Deploy on Kubernetes#

This document describes how the Determined runs on Kubernetes. For instructions on installing Determined on Kubernetes, see the installation guide.

In this topic guide, we will cover:

  1. How Determined works on Kubernetes.

  2. Limitations of Determined on Kubernetes.

  3. Useful Helm and Kubectl commands.

How Determined Works on Kubernetes#

Installing Determined on Kubernetes deploys an instance of the Determined master and a Postgres database in the Kubernetes cluster. Once the master is up and running, you can launch experiments, notebooks, TensorBoards, commands, and shells. When new workloads are submitted to the Determined master, the master launches pods and configMaps on the Kubernetes cluster to execute those workloads. Users of Determined shouldn’t need to interact with Kubernetes directly after installation, as Determined handles all the necessary interaction with the Kubernetes cluster.

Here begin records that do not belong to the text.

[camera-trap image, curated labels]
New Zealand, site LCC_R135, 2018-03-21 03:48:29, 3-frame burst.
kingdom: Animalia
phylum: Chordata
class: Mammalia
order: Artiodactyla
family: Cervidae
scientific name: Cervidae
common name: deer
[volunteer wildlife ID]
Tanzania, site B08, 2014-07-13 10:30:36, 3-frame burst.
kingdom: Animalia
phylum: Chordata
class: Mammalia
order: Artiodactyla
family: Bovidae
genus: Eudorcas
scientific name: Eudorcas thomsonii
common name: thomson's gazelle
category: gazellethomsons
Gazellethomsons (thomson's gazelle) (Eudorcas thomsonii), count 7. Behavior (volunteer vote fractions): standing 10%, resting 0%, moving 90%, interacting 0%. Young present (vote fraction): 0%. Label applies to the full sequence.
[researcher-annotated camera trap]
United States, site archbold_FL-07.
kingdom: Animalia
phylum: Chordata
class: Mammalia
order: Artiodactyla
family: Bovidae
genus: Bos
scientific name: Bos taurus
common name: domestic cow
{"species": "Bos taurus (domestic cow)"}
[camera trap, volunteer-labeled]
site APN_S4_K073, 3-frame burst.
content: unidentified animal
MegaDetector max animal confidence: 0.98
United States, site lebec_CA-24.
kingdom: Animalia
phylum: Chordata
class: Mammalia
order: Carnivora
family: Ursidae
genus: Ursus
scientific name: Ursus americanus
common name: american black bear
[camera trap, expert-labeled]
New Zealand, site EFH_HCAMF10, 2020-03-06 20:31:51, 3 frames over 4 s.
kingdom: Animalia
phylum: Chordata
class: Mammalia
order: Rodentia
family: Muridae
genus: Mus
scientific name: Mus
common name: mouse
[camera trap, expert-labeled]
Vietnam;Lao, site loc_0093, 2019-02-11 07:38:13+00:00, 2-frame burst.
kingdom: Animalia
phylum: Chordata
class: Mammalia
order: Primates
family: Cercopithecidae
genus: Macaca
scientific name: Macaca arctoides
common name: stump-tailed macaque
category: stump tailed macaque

It is also important to note that when running Determined on Kubernetes, a higher priority value means a higher priority (e.g. a priority 50 task will run before a priority 40 task). This is different from priority scheduling in non-Kubernetes deployments, where lower priority values mean a higher priority (e.g. a priority 40 task will run before a priority 50 task).

Limitations on Kubernetes#

This section outlines the current limitations of Determined on Kubernetes.

Scheduling#

By default, the Kubernetes scheduler does not support gang scheduling or preemption. This can be problematic for distributed deep learning workloads that require multiple pods to be scheduled before execution starts. Determined includes built-in support for the lightweight coscheduling plugin, which extends the default Kubernetes scheduler to support gang scheduling. Determined also includes support for priority-based preemption scheduling. Neither are enabled by default. For more details and instructions on how to enable the coscheduling plugin, refer to Gang Scheduling and Priority Scheduling with Preemption.

Dynamic Agents#

Determined is not able to autoscale your cluster, but equivalent functionality is available by using the Kubernetes Cluster Autoscaler, which is supported on GKE and EKS.

Pod Security#

By default, Determined runs task containers as root. However, it is possible to associate a Determined user with a Unix user and group, provided that the Unix user and group already exist. Tasks initiated by the associated Determined user will run under the linked Unix user rather than root. For more information, see: Run Tasks as Specific Agent Users.

Useful Helm and Kubectl Commands#

kubectl is a command-line tool for interacting with a Kubernetes cluster. Helm is used to install and upgrade Determined on Kubernetes. This section covers some of the useful kubectl and helm commands when running Determined on Kubernetes.

For all the commands listed below, include -n <kubernetes namespace name> if running Determined in a non-default namespace.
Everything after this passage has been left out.